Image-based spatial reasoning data
-- start --
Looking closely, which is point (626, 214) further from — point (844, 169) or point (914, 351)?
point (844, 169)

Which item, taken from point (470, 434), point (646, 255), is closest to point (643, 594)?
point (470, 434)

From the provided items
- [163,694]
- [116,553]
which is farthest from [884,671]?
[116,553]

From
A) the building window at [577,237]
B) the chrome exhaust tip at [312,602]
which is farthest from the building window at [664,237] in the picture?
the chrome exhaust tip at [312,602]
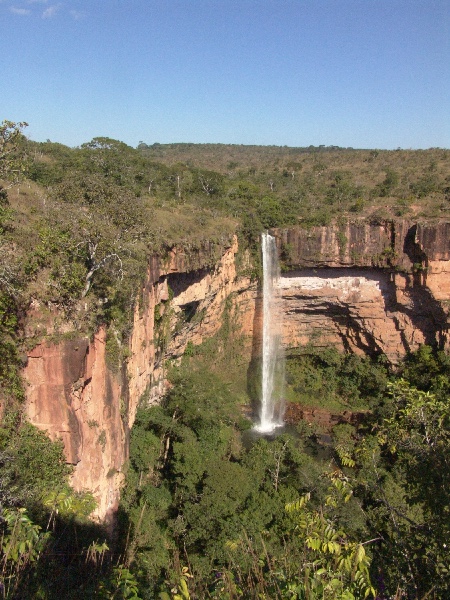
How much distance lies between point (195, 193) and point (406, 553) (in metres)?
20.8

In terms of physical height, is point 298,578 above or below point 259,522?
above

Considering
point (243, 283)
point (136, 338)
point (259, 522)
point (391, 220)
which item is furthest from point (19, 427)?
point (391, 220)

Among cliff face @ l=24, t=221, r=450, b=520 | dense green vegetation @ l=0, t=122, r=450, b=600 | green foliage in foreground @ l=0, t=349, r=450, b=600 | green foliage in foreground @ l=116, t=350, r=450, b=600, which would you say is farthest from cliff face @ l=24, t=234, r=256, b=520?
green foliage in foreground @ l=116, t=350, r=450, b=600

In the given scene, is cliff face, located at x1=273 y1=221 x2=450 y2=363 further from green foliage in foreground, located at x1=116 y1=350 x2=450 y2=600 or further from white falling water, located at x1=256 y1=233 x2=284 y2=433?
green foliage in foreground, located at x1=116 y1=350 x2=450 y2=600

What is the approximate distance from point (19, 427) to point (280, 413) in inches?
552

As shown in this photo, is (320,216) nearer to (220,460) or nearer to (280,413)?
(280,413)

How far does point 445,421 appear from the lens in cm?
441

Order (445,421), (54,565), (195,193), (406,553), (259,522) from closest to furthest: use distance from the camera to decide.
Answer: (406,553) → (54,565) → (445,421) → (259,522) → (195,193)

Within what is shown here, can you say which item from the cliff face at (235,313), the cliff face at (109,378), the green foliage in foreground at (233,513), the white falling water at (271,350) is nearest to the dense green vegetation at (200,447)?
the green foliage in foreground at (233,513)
-- end --
→ **EXERCISE PROMPT**:
Rewrite the lines from the one containing "What is the" through the end of the records, replacing "approximate distance" with "estimated distance" and changing nothing else.

→ **RESPONSE TO THE EXERCISE**:
What is the estimated distance from point (19, 427) to point (280, 413) in inches?
552

As shown in this photo, is (320,216) nearer to (220,460) or nearer to (280,413)?
(280,413)

How far does point 445,421 appear from the lens in cm?
441

Order (445,421), (54,565), (195,193), (406,553), (259,522) from closest to furthest: use distance from the camera to decide.
Answer: (406,553) → (54,565) → (445,421) → (259,522) → (195,193)

Within what is shown here, can you say which item from the cliff face at (235,313), the cliff face at (109,378), the green foliage in foreground at (233,513), the white falling water at (271,350) is nearest to the dense green vegetation at (200,447)?
the green foliage in foreground at (233,513)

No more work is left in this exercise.